Namun langkahnya terhenti di depan sebuah rumah bercat putih dengan pagar besi hitam elegan. Ia melihat papan kecil di depan gerbang bertuliskan Keluarga Ratna. Hatinya berdegup lebih kencang.
Dengan sedikit ragu, ia menekan bel.
Tak lama, seorang perempuan paruh baya keluar. Wajahnya teduh, berkerudung sederhana, namun berwibawa. Ia menatap Alya dari ujung kepala hingga kaki.
"Ya, ada perlu apa, Nak?" tanyanya ramah.
Alya menunduk sopan. "Permisi, Bu. Saya Alya. Saya membaca pengumuman lowongan kerja Ibu, untuk asisten rumah tangga. Kalau masih ada kesempatan, saya ingin melamar."
Wanita itu tersenyum tipis. "Masuklah dulu, Nak. Kita bicara di dalam."
Ruang tamu rumah itu begitu megah. Sofa empuk, karpet tebal, hiasan dinding yang mahal. Alya duduk kaku, sementara Ibu Ratna menatapnya penuh penilaian.
"Berapa usiamu, Nak?"
"Sebentar lagi sembilan belas, Bu."
"Orang tua?"
Alya menunduk, suaranya melemah. "Saya yatim piatu, Bu. Sejak kecil tinggal dengan nenek. Beliau sudah tua dan sering sakit. Itulah alasan saya ingin bekerja."
Tatapan Ibu Ratna melembut. "Kau terlihat jujur. Baiklah, kalau begitu, mulai besok kau bisa bekerja di sini. Pekerjaannya tidak sulit. Kau akan membantu mengurus rumah, memasak, dan menyiapkan kebutuhan sehari-hari. Gajimu akan saya bayar setiap bulan. Kau juga bisa tinggal di sini."
Mata Alya berbinar. "Terima kasih banyak, Bu. Saya janji akan bekerja sebaik-baiknya."
Ibu Ratna tersenyum. "Aku percaya kau akan melakukannya dengan baik."
Hari-hari pertama bekerja di rumah itu berjalan lancar. Alya belajar banyak hal baru, mulai dari memasak hidangan modern, membersihkan rumah besar, hingga melayani tamu. Meski lelah, ia selalu ingat wajah neneknya yang menunggu di desa. Setiap kali menerima gaji, ia langsung mengirim sebagian besar uangnya untuk biaya obat dan kebutuhan nenek.
Ibu Ratna memperlakukan Alya dengan baik, layaknya anak sendiri. Alya merasa hidupnya perlahan berubah lebih baik.

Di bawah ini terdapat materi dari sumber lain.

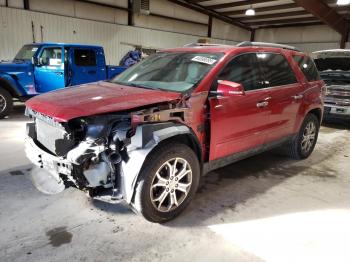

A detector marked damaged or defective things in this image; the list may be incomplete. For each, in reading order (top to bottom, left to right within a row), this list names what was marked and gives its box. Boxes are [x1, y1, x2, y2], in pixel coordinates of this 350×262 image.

crumpled hood [26, 81, 182, 122]
damaged front end [24, 103, 193, 204]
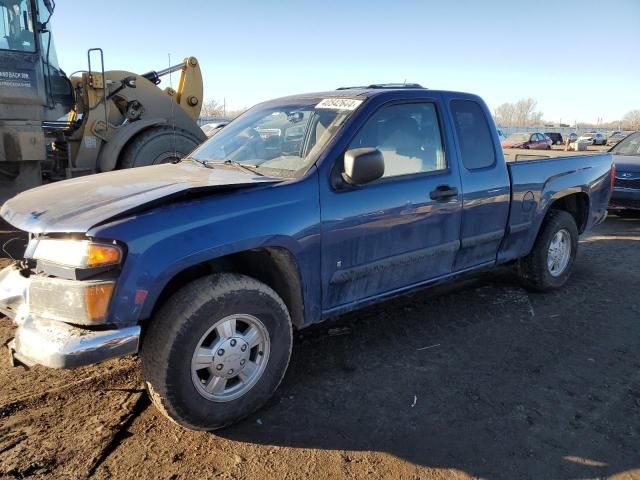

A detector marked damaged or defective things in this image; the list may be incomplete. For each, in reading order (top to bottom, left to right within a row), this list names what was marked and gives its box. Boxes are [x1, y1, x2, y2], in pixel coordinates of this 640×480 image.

crumpled hood [0, 161, 280, 234]
crumpled hood [612, 155, 640, 173]
damaged front end [0, 236, 139, 368]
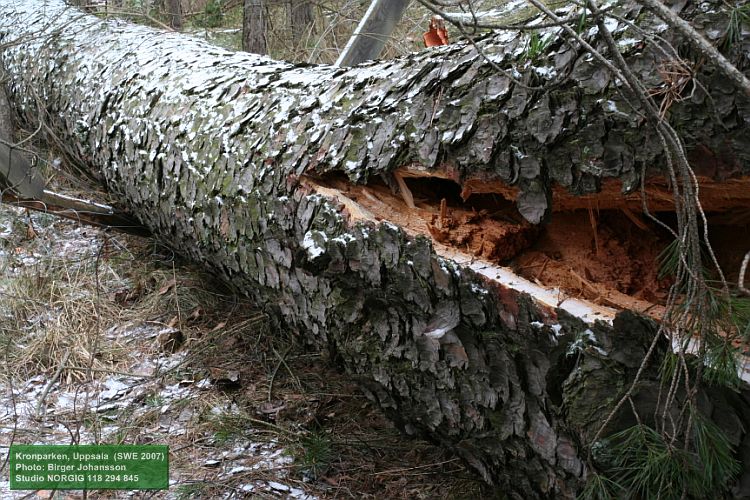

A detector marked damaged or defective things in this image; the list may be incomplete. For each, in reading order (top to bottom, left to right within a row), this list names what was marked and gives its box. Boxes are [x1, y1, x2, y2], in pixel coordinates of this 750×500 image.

broken wood cavity [302, 164, 750, 320]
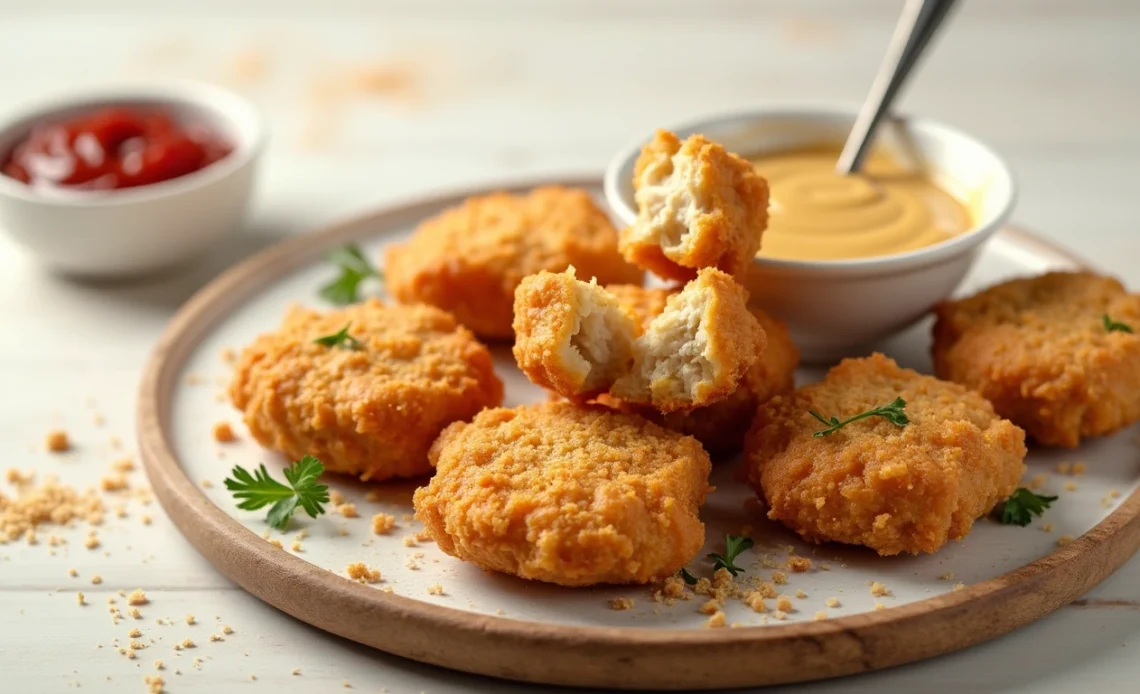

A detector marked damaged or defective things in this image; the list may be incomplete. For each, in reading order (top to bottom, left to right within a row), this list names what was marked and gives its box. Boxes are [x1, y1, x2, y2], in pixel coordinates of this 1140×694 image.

broken nugget [229, 300, 500, 484]
broken nugget [384, 186, 640, 342]
broken nugget [412, 402, 704, 588]
broken nugget [508, 266, 760, 408]
broken nugget [616, 130, 768, 282]
broken nugget [596, 284, 800, 456]
broken nugget [740, 356, 1024, 556]
broken nugget [928, 270, 1136, 448]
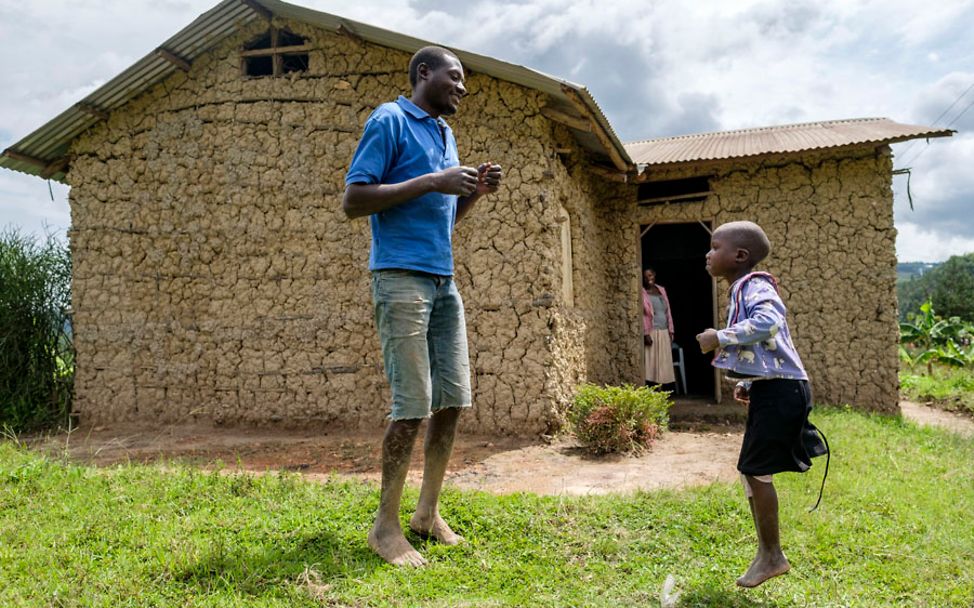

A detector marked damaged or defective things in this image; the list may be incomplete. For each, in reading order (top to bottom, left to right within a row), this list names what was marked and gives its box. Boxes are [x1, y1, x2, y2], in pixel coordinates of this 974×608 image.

cracked clay wall [65, 19, 608, 434]
cracked clay wall [636, 148, 904, 414]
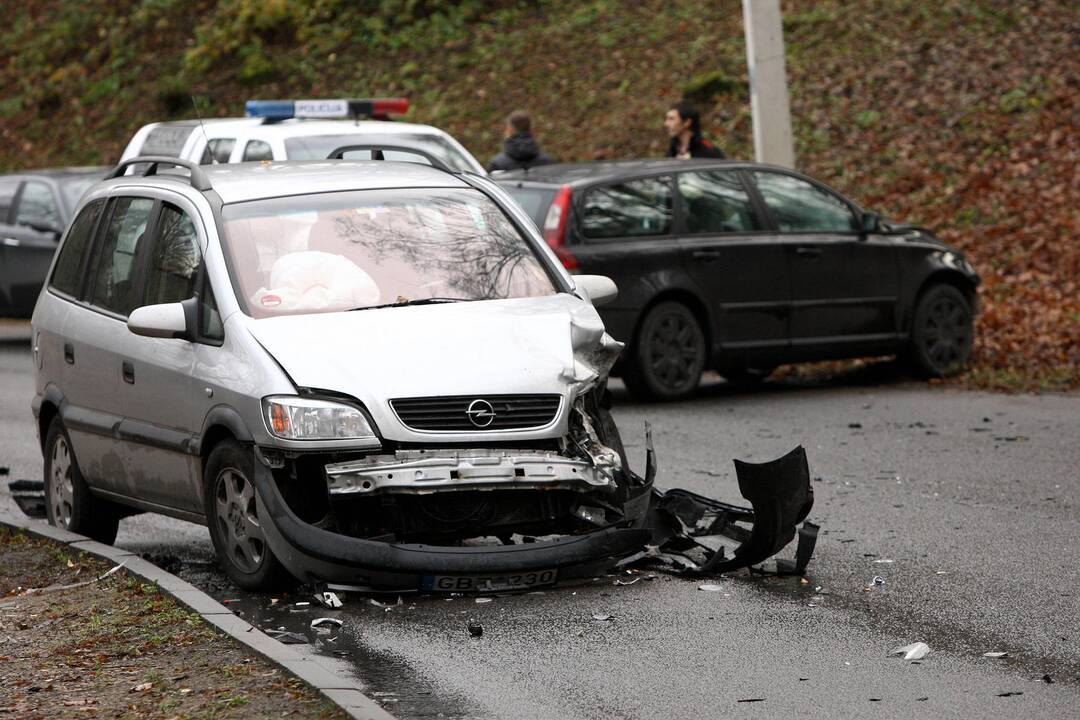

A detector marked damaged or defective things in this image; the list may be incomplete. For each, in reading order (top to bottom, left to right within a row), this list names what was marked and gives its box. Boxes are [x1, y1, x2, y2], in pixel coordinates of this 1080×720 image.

crashed silver opel [29, 152, 816, 592]
crumpled hood [240, 292, 620, 438]
detached front bumper [251, 444, 648, 592]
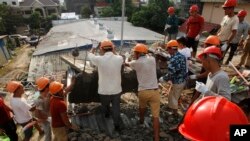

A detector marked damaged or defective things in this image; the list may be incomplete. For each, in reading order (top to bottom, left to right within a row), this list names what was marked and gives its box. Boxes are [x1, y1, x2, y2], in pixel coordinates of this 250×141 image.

damaged roof [33, 19, 164, 55]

Namun, kebahagiaan itu hanya sementara.
Suatu sore, ketika Alya sedang menyapu halaman, sebuah mobil hitam mewah memasuki pekarangan rumah. Dari dalam keluar seorang pria muda tinggi tegap dengan wajah tampan namun tatapannya dingin. Ia mengenakan kemeja rapi, jam tangan mahal melingkar di pergelangan tangannya.
Ibu Ratna keluar menyambut dengan gembira. "Arka! Anakku, akhirnya kau pulang juga!"

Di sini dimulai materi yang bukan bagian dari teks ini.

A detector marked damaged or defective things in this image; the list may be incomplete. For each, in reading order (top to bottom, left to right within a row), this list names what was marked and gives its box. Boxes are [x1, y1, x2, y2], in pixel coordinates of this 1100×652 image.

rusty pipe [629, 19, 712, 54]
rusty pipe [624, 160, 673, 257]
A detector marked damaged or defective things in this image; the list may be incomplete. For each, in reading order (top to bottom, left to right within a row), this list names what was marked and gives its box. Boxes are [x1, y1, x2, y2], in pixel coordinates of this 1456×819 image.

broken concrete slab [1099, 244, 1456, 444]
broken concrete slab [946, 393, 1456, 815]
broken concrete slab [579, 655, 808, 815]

Alya tertegun. Jadi inikah putra sulung Ibu Ratna? Namanya Arka.
Arka hanya tersenyum tipis lalu memeluk ibunya sebentar. Tatapannya kemudian jatuh pada Alya, yang berdiri kikuk sambil menunduk. Ada sorot aneh di matanya-seakan sedang menilai, sekaligus meremehkan.
"Siapa dia, Bu?" tanya Arka dengan nada datar.
"Oh, ini Alya. Dia yang membantu Ibu di rumah sejak beberapa bulan lalu. Anak baik, rajin, dan sopan."
Arka hanya mengangguk singkat, lalu masuk ke dalam rumah tanpa banyak bicara. Namun tatapan terakhirnya pada Alya membuat gadis itu merinding.
Hatinya tiba-tiba diliputi firasat buruk.
Malam itu, ketika semua orang sudah tidur, Alya duduk di ranjang kecil di kamar pelayan. Ia masih memikirkan tatapan Arka sore tadi. Ada sesuatu dalam sorot mata itu yang membuatnya tidak tenang.
"Apa mungkin cuma perasaanku saja?" gumamnya pelan.
Namun, jauh di lubuk hati, ia tahu kedatangan Arka akan membawa perubahan besar dalam hidupnya. Perubahan yang tidak pernah ia bayangkan sebelumnya-dan bukan perubahan yang ia harapkan.